- _Exercise instructions_
• A. Answer these questions from the article on the Isle Royale wolves, one line each, marked (i), (ii), (iii):
(i) How many wolves are left on the island?
(ii) What was analyzed with DNA to find how many of the wolves are female?
(iii) In what decade did the wolves migrate to the island?
• B. Copy word for word the part of the article on the Isle Royale wolves that opens with the words containing "The wolves of" and closes with "the famous wolves.".

- _Excerpt to read_
◇ ◇ ◇ ◇ ◇
See more of the story

The wolves of Isle Royale may not be on the edge of extinction after all.

Of nine wolves left on the island in Lake Superior, about half are female, according to new DNA analysis of their scat. That's considerably more than the one or two that researchers had believed — a gender imbalance that they theorized could be driving a decline in the population of the famous wolves.

For the moment, National Park Service officials say, the unexpected findings will give them some breathing room to decide whether to embark on a precedent-setting "genetic rescue" of the wolves. That would involve artificially introducing one or more new wolves to the island. That decision to interfere with nature would have far-reaching implications for wildlife management at other national parks as well.While one leading wolf researcher hailed the DNA results as great news, they also raise questions about the family relationships and behavior of wolves — especially these, the longest and most intensely studied of any in the country.

In effect, their problem may be the equivalent of an incest taboo. The wolves, which migrated to the island in the 1950s when an unknown number crossed the frozen lake, are now largely descended from just two animals.
◇ ◇ ◇ ◇ ◇
- _Dataset excerpts_
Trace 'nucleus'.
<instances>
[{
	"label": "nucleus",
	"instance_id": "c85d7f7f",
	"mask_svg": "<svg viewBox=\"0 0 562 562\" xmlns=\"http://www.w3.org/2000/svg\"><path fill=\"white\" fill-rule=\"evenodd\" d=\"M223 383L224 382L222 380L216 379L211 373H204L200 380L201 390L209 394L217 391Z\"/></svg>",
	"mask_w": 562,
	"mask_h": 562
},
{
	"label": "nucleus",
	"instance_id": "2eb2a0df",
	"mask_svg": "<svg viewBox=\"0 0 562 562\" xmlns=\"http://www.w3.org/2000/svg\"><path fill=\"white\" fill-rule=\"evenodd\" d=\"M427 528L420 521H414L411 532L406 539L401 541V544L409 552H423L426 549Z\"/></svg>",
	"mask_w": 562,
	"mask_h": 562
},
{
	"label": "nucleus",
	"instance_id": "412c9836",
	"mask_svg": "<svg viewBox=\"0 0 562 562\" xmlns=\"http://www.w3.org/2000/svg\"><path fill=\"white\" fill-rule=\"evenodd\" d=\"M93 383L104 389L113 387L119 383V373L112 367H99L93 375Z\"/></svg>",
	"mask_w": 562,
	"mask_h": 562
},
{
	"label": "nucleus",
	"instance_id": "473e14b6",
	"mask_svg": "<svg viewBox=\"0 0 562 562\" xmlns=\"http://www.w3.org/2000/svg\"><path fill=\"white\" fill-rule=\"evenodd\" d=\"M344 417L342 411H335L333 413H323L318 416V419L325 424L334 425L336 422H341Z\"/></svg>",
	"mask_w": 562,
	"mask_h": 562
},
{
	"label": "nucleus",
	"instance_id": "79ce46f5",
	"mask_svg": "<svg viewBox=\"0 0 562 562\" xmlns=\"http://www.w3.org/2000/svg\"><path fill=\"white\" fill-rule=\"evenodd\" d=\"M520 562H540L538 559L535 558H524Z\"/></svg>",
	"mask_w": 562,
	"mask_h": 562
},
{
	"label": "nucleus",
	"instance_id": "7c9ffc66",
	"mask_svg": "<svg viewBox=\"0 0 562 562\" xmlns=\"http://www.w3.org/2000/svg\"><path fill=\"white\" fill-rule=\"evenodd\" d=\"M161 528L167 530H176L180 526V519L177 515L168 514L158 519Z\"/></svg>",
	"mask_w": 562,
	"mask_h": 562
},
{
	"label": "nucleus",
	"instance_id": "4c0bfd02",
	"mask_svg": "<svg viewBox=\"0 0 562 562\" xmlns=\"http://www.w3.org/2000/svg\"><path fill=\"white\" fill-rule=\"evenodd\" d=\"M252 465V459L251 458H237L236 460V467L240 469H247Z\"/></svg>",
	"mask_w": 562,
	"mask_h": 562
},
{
◇ ◇ ◇ ◇ ◇
- _Your responses_
• A.
(i) Nine
(ii) Their scat
(iii) The 1950s

• B.
The wolves of Isle Royale may not be on the edge of extinction after all.

Of nine wolves left on the island in Lake Superior, about half are female, according to new DNA analysis of their scat. That's considerably more than the one or two that researchers had believed — a gender imbalance that they theorized could be driving a decline in the population of the famous wolves.